Wednesday, October 15, 2008

The Slow Descent

Tomorrow or the next day, I will addend this post with photographs, but for now I will try to say with words what corporate carnage mine eyes have beheld these last several days.

October 15, 2007 -- My first day of work.

October 15, 2008 -- I am now officially the senior ranking attorney on my floor. A law firm in dissolution may still be a law firm, but a law firm in dissolution without attorneys is something else altogether. Virtually everyone else has left for greener pastures -- all pastures are greener than the barren slate gray of capitalism's unvacuumed carpets. Some of us have no pastures to leave for.

On Monday, I returned from my trip back east to find that my neighbor no longer exists, at least, no longer exists in the form that I knew her to. We were friendly, but a post-it note attached to the boxes sitting outside her door and mine informs me that she has accepted a position at another law firm.

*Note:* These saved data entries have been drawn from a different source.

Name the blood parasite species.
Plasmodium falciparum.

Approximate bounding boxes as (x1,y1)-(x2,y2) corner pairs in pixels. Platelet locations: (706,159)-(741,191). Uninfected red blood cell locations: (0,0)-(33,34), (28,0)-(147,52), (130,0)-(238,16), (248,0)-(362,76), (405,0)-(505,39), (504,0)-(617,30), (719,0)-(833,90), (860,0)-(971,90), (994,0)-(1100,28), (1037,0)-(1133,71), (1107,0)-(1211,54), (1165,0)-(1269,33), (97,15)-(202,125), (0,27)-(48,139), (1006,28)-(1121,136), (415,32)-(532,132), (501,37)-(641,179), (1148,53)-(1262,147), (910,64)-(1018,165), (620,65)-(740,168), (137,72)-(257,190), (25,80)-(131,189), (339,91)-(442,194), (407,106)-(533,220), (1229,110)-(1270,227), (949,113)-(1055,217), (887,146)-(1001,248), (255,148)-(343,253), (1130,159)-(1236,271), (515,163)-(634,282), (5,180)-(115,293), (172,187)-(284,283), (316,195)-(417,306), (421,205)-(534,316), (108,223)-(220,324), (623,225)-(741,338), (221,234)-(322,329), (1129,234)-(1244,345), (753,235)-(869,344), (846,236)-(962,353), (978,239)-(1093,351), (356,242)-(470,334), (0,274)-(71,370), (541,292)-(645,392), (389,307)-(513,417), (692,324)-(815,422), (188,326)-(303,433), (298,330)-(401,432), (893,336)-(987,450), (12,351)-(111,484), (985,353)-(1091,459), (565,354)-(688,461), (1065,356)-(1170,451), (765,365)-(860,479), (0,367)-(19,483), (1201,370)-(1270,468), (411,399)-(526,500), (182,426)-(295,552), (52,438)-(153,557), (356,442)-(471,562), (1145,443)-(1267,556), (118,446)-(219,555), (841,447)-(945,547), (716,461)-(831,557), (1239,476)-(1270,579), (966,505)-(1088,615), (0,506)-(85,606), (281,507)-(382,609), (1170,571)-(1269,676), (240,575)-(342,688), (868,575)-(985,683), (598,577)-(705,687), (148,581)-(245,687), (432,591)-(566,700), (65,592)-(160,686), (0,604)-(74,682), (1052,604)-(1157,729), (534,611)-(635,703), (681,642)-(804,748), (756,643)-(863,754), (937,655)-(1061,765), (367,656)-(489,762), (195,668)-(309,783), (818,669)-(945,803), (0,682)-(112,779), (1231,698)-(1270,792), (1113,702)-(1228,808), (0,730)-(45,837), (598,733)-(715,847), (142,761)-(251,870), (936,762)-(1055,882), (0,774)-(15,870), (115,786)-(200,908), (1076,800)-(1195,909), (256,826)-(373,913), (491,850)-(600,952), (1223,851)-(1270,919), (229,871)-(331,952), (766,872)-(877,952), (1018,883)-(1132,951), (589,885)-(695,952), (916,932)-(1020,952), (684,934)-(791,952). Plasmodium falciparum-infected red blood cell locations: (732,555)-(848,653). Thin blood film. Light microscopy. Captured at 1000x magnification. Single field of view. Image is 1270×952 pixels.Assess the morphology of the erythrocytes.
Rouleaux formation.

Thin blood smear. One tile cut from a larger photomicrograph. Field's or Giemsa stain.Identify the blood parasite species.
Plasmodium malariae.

Today, the vendors in charge of coffee seized the coffee machines. They took with them the cups. The packets of sugar. Apparently, also the hand soap. The fridge remains stocked with unopen half-gallons of milk, but the expiration dates are marked for Friday. Perilously close, and I am lactose intolerant.

Yesterday, other vendors seized the printers. I sent documents to be printed, but the request dissipated into ether(net).

At noon today, our key cards stopped working, along with the elevators, and we were all seized with panic. When you've finally made peace with being locked out, it's a little funny to find yourself locked in. A few minutes later the cards started working again and so did the elevators. We noted the dark humor of all this.

I took a walk just now around the deserted landscape of the 32nd floor. Through the windows of the corner offices that were once everyone's envy the clouds burned amber over the Golden Gate Bridge, sailboats lolled in the Bay behind the TransAmerica Building. Things I thought to be immutable--furniture bolted to the walls, for instance--have been removed. In their wake are massive holes in the dry wall. Many offices are strewn with detritus. Many more are empty, save for an orphaned plant. Their leaves fulvous and forlorn. All were once occupied by people; in their place now are their identification cards, turned face up, beaming and full of hope, turned face up on curt letters of resignation, addressed to partners who also no longer work here.

I happened upon the office of one particulary malapert attorney. Her office decor, amusingly orientalist, replete with smiling Buddha, has given way to the hollow left behind by movers. On her desk, a resignation letter, her identification badge, and her business card, inverted with the following words inscribed in green, yes, but inscribed in a sad and unsteady hand:

"To whom much is given, much is expected." -- Luke, 12:48

2 comments:

E said...

i wish this post came with that feature on the nytimes website where you can click on words and it will provide you with a definition.

fulvous?

cold4thestreets said...

Come on. You too are a malapert attorney.